▶ Exercise objective
Can you recast the items below as a Markdown table with the columns "No." and "Item", giving each line its row number and skipping any blank lines?

== Data to examine

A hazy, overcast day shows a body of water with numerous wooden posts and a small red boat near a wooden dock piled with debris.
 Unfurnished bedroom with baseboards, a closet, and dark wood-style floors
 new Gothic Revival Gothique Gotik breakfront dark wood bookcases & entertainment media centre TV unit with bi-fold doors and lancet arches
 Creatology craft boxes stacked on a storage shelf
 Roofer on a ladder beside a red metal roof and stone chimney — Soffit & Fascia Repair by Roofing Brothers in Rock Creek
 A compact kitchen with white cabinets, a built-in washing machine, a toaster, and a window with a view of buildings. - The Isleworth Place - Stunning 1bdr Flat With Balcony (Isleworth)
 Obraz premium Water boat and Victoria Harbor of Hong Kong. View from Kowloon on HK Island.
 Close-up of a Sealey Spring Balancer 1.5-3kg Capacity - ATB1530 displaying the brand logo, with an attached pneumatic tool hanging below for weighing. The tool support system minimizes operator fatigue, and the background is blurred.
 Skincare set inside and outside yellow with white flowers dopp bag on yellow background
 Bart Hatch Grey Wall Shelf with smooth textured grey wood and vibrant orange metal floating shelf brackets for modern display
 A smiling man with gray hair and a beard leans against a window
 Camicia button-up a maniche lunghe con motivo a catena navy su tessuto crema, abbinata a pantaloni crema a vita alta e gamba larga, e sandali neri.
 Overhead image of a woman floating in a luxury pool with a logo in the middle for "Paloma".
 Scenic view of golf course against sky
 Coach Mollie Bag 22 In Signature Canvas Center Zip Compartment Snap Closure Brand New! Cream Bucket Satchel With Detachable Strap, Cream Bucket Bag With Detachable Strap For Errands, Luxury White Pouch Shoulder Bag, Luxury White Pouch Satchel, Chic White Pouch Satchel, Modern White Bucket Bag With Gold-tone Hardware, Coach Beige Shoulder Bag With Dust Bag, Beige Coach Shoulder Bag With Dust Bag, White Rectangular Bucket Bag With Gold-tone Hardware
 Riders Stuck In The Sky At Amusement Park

====

▶ Exercise answer
| No. | Item |
|---|---|
| 1 | A hazy, overcast day shows a body of water with numerous wooden posts and a small red boat near a wooden dock piled with debris. |
| 2 |  Unfurnished bedroom with baseboards, a closet, and dark wood-style floors |
| 3 |  new Gothic Revival Gothique Gotik breakfront dark wood bookcases & entertainment media centre TV unit with bi-fold doors and lancet arches |
| 4 |  Creatology craft boxes stacked on a storage shelf |
| 5 |  Roofer on a ladder beside a red metal roof and stone chimney — Soffit & Fascia Repair by Roofing Brothers in Rock Creek |
| 6 |  A compact kitchen with white cabinets, a built-in washing machine, a toaster, and a window with a view of buildings. - The Isleworth Place - Stunning 1bdr Flat With Balcony (Isleworth) |
| 7 |  Obraz premium Water boat and Victoria Harbor of Hong Kong. View from Kowloon on HK Island. |
| 8 |  Close-up of a Sealey Spring Balancer 1.5-3kg Capacity - ATB1530 displaying the brand logo, with an attached pneumatic tool hanging below for weighing. The tool support system minimizes operator fatigue, and the background is blurred. |
| 9 |  Skincare set inside and outside yellow with white flowers dopp bag on yellow background |
| 10 |  Bart Hatch Grey Wall Shelf with smooth textured grey wood and vibrant orange metal floating shelf brackets for modern display |
| 11 |  A smiling man with gray hair and a beard leans against a window |
| 12 |  Camicia button-up a maniche lunghe con motivo a catena navy su tessuto crema, abbinata a pantaloni crema a vita alta e gamba larga, e sandali neri. |
| 13 |  Overhead image of a woman floating in a luxury pool with a logo in the middle for "Paloma". |
| 14 |  Scenic view of golf course against sky |
| 15 |  Coach Mollie Bag 22 In Signature Canvas Center Zip Compartment Snap Closure Brand New! Cream Bucket Satchel With Detachable Strap, Cream Bucket Bag With Detachable Strap For Errands, Luxury White Pouch Shoulder Bag, Luxury White Pouch Satchel, Chic White Pouch Satchel, Modern White Bucket Bag With Gold-tone Hardware, Coach Beige Shoulder Bag With Dust Bag, Beige Coach Shoulder Bag With Dust Bag, White Rectangular Bucket Bag With Gold-tone Hardware |
| 16 |  Riders Stuck In The Sky At Amusement Park |